A Study of NX-5948 in Adults With CLL/SLL Previously Treated With a Bruton's Tyrosine Kinase Inhibitor and a B-cell Lymphoma-2 Inhibitor (DAYBreak CLL-201)

Nurix Therapeutics

Status and phase

Enrolling

Phase 2

Conditions

Small Lymphocytic Lymphoma (SLL)

Chronic Lymphocytic Leukemia (CLL)

Treatments

Drug: NX-5948

Study type

Interventional

Funder types

Industry

Identifiers

NCT07221500

NX-5948-201

Details and patient eligibility

About

This is a study for patients with relapsed/refractory (R/R) chronic lymphocytic leukemia (CLL) or small lymphocytic lymphoma (SLL) who have previously received treatment with a BTK inhibitor (covalent and non-covalent) and a BCL-2 inhibitor. The main purpose of this study is to test if NX-5948 (bexobrutideg) works to treat patients with CLL/SLL. Participation could last up to 5 years, and possibly longer, if the disease does not progress.

Full description

The main purpose of this study is to test if NX-5948 works to treat patients with R/R CLL/SLL. NX-5948 is a BTK degrader and works by destroying the BTK protein to stop all its actions.

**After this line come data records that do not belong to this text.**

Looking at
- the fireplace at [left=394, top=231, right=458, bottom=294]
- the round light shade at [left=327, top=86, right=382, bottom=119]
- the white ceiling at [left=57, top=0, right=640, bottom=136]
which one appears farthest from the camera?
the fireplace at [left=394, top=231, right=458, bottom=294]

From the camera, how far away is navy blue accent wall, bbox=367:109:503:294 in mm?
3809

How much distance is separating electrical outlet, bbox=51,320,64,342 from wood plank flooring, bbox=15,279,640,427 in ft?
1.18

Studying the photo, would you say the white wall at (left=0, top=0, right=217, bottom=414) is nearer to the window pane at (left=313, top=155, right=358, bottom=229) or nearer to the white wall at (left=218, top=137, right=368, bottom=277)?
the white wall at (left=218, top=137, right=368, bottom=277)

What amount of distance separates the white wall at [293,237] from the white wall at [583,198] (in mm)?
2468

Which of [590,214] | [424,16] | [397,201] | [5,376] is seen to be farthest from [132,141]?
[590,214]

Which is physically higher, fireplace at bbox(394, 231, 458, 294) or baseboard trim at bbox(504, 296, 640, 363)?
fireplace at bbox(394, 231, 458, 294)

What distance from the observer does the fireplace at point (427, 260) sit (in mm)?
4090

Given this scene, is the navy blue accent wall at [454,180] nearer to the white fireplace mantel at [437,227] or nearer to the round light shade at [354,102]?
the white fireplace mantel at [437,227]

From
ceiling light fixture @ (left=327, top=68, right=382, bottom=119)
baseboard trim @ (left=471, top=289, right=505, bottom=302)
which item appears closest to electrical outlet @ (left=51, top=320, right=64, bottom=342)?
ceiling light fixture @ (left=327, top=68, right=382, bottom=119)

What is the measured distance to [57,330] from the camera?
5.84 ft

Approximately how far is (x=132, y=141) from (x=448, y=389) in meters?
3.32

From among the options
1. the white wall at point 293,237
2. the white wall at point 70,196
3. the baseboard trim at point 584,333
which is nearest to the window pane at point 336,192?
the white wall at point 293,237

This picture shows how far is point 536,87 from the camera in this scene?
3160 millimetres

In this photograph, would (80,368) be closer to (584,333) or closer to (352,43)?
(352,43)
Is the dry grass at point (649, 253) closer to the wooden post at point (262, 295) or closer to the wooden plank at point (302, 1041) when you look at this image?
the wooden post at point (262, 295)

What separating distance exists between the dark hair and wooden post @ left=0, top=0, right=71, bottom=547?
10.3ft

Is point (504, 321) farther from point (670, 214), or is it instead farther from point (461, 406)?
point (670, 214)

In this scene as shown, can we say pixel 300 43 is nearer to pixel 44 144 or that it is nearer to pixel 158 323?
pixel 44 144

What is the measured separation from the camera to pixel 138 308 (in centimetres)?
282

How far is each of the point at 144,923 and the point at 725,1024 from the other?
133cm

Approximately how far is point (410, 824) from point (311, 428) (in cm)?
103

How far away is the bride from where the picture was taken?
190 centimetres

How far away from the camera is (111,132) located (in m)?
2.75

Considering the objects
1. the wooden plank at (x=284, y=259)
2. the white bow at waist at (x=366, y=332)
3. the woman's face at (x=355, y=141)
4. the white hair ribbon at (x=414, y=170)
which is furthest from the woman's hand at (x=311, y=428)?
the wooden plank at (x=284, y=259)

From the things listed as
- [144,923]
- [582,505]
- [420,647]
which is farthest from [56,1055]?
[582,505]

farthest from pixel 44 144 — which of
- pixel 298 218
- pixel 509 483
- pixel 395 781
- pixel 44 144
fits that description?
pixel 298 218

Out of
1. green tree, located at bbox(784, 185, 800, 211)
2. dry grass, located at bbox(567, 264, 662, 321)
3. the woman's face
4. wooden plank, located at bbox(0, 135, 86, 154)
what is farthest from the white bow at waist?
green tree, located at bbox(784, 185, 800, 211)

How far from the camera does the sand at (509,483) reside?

This is different from a BTK inhibitor which works by blocking only the kinase action of BTK. This study aims to answer these questions:

How well does NX-5948 work to treat patients who have previously received a BTK inhibitor and a BCL-2 inhibitor?
How safe is NX-5948 and can patients take NX-5948 as long as they need to?
What is the amount of NX-5948 in the bloodstream over time when given to patients with CLL/SLL?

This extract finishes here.